In addition, can utilize and reply to come on the SAN structure, to transmit reliably data.Reply and can be, or can not be to handle level to reply, i.e. checking receives to handle have used replying of data.As selection, replying can be only to represent that data have arrived replying of its destination.
An embodiment who realizes layered communication architecture 500 of the present invention usually as shown in Figure 5.The layered architecture figure of Fig. 5 has shown each layer and the data of interlayer transmission and the institutional framework of control information of Data Communications Channel.
Host channel adapter terminal node protocol layer (being adopted by for example terminal node 511) comprises by user's 503 defined upper-layer protocols 502, transport layer 504, network layer 506, link layer 508 and Physical layer 510.Exchange layer (being adopted by for example switch 513) comprises link layer 508 and Physical layer 510.Route layer (being adopted by for example router five 15) comprises network layer 506, link layer 508 and Physical layer 510.
The position transmission that Physical layer 510 execution techniques are relevant.Through link 522,524 and 526, between Physical layer, transmit position or hyte.Link can or pass through other suitable links and realize with P.e.c. copper cash, copper cable, optical cable.
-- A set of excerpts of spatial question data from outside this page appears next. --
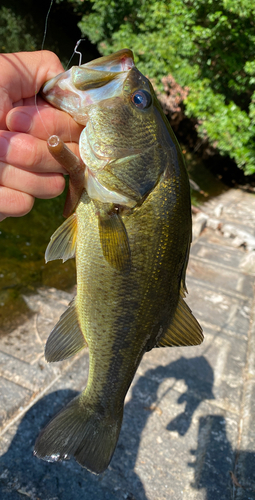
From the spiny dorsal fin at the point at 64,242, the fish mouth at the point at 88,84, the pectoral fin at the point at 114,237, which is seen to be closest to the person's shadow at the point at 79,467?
the spiny dorsal fin at the point at 64,242

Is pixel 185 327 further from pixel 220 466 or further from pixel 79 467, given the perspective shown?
pixel 220 466

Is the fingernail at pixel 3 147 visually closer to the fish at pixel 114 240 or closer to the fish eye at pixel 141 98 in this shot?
the fish at pixel 114 240

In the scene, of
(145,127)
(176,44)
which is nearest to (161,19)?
(176,44)

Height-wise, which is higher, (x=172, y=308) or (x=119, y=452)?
Result: (x=172, y=308)

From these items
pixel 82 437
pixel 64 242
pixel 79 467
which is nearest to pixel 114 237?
pixel 64 242

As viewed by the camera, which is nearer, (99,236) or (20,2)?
(99,236)

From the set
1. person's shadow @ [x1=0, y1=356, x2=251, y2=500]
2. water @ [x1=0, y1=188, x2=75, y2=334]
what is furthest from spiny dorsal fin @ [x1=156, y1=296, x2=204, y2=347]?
water @ [x1=0, y1=188, x2=75, y2=334]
Fig. 6 represents that the formation of standard in the prior art is to structure.Fig. 6 is by dot-dash horizontal line separated into two parts, i.e. host channel adapter (HCA) 602 under primary memory on the line 600 and the line.
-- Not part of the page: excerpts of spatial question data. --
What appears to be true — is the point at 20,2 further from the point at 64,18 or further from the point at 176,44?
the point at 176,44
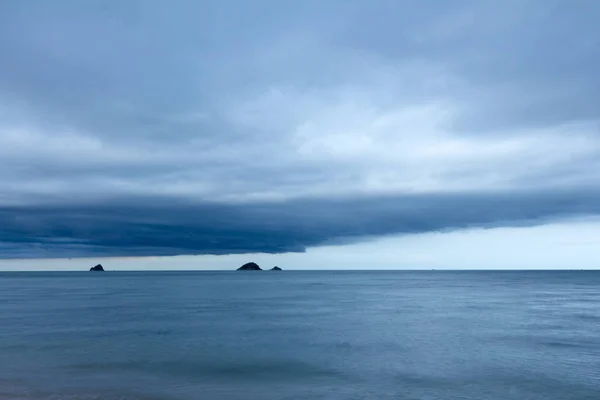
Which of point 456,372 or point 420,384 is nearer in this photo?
point 420,384

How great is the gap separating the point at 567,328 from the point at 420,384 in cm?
3075

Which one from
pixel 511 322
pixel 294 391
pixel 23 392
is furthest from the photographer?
pixel 511 322

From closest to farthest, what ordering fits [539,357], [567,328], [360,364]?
[360,364], [539,357], [567,328]

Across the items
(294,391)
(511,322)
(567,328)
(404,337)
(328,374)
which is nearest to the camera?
(294,391)

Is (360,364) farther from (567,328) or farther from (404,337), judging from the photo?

HCA602 comprises QP table 622, and it has a plurality of clauses and subclauses 624 (QPTEs a/k/a QP context).Each clauses and subclauses 626 comprises transmit queue head pointer 628, reception queue head pointer 630, transmit queue totalizer counting 636, receives formation totalizer counting 638 and other information 640.
Standard queue shown in Figure 6 transmits and receives in the process of message being used in.
For transmitting message, HCA602 at first takes out WQE.Then, handle, determine the physical address of the message in the primary memory by the virtual address among the WQE, key and length information by address translation.Then, the message in the taking-up primary memory 600.At last, make up one or more groupings so that on link, transmit this message.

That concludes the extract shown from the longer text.